La ville est calme cependant, hormis quelques pillages de supermarchés constatés à Caracas par l'AFP, dont un dans le quartier résidentiel de la Florida.

La centrale hydroélectrique de Gurri, dans l'Etat de Bolivar (sud), responsable de la panne, dessert environ les trois-quarts du pays. Le gouvernement affirme qu'elle a été délibérément visée par une attaque informatique, qui s'est répétée samedi selon lui.

Depuis jeudi 16H50 (20H50 GMT), cette panne, inédite par son ampleur et sa durée dans ce pays de 30 millions d'habitants, qui dispose des premières réserves mondiales de pétrole, met le Venezuela à l'arrêt.

Que des dollars

Magasins, écoles, bureaux et commerces sont fermés, les transports paralysés. Des centaines de passagers sont bloqués à l'aéroport international de Maiquetia, leurs vols annulés.

Chaque jour, Rossy Fernandez, 72 ans, essaie de partir pour Miami pour séjourner huit jours chez son frère. "Personne ne peut rien acheter à l'aéroport parce que personne n'a d'argent sur lui. Il n'y a que les dollars qui circulent. Mais je suis forte, jamais je ne quitterai ce pays, ils partiront d'abord!" lance-t-elle rageuse à propos du gouvernement. 2,7 millions de Vénézuéliens ont émigré depuis 2015.

Samedi soir, dans le quartier résidentiel d'Altamira, les habitants ont entamé un concert de casseroles en guise de protestation, un peu plus long et un peu plus suivi que la veille, témoignant de l'exaspération montante.

Même en ville, dans les rares commerces ouverts, seuls les dollars sont acceptés. Luis a payé 20 dollars les trois fromages, le pain et deux boites de thon... Du fait de l'inflation, les billets locaux en circulation sont trop rares pour payer un litre de lait dix mille bolivars. D'ordinaire, pour s'ajuster à cette hyperinflation, les paiements électronique se sont généralisés. Et ceux-ci sont bien sûr suspendus.

Sur les étals du marché de Chacao, faute de chambres froides ou même de glace, les marchandises se perdent dans la touffeur tropicale de la capitale. Les files de voitures s'allongent devant les stations services, ont constaté les journalistes de l'AFP.

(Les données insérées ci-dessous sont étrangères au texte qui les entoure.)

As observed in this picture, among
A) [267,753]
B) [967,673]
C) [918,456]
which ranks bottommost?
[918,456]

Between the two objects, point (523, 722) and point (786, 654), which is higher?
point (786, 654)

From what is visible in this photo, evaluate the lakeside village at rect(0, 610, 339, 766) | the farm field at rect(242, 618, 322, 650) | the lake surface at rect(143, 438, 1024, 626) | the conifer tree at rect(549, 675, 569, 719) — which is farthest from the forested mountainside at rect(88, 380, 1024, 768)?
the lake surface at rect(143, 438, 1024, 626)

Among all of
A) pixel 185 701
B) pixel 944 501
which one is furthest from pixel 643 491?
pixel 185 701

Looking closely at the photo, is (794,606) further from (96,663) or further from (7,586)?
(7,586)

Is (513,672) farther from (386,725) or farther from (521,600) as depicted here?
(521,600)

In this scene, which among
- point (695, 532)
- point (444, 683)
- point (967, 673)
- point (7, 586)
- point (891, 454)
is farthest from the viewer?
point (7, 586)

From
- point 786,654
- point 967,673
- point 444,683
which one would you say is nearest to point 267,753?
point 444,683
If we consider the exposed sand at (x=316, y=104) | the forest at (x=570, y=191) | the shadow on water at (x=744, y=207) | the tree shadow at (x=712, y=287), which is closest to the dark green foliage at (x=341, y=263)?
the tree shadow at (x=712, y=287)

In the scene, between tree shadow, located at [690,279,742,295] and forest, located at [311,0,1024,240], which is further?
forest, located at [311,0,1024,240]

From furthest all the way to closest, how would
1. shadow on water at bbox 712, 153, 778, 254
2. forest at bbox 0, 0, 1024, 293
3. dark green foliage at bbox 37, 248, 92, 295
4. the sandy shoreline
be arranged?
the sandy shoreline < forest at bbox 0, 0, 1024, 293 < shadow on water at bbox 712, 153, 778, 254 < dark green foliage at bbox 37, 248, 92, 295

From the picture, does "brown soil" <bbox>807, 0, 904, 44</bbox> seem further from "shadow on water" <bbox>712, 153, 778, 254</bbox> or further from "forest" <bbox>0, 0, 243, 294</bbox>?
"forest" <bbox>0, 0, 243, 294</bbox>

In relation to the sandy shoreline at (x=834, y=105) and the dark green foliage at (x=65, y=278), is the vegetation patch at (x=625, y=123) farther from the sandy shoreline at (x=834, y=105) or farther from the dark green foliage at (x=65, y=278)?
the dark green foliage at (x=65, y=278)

Cette nouvelle crise fournit un nouveau terrain de lutte entre les deux présidents qui se disputent le pouvoir: le président socialiste Nicolas Maduro et le chef de l'opposition Juan Guaido, autoproclamé en janvier président intérimaire et reconnu par une cinquantaine de pays.

"Intervention!"

Tous deux ont organisé samedi des rassemblements rivaux à Caracas. M. Guaido a appelé à une marche nationale sur la capitale pour pousser vers la sortie M. Maduro et répété sa disposition à autoriser une intervention militaire étrangère.

"Intervention! Intervention!", a entonné la foule. "Toutes les options sont sur la table et nous le disons de manière responsable", a assuré Juan Guaido.

M. Maduro, qui effectuait sa première apparition publique depuis le début de la panne, a dénoncé une nouvelle "attaque cybernétique" dans la "guerre électrique" menée selon lui par les Etats-Unis.

Dans un quartier de l'est de Caracas, Francisca Rohas, une retraitée de 62 ans, a passé "trois nuits de grande angoisse".

"Je suis très nerveuse car la situation n'évolue pas, le peu de nourriture que nous avons dans le frigo va être perdue. Jusqu'à quand allons-nous supporter cela?", dit-elle à l'AFP.

Au moins 15 patients atteints de maladies rénales sont morts en 48 heures faute de dialyse, alors que 95% des unités de dialyses sont paralysées par le manque d'électricité, selon l'ONG Coalition des organisations pour le droit à la santé et à la vie (Codevida).

La panne paralyse la plupart des établissement hospitaliers qui ne disposent pas de générateurs.

"C'est pire chaque jour", confie à l'AFP Edward Cazano, 20 ans, qui vit avec sa mère et ses trois petits frères à Pinto Salinas, quartier populaire de Caracas.

Sans nouvelles de leurs proches, samedi soir, des familles étaient garées le long de l'autoroute Francisco Fajardo à Caracas pour tenter de capter un peu de réseau téléphonique.

Des centaines de personnes s'étaient auparavant rendues sur une place de Caracas disposant de panneaux solaires pour y recharger la batterie de leur téléphone portable.

Le gouvernement a affirmé qu'il fournirait à l'ONU "des preuves" d'une responsabilité de Washington dans cette panne. Une délégation du Haut Commissariat de l'ONU aux droits de l'homme est attendue dans quelques jours.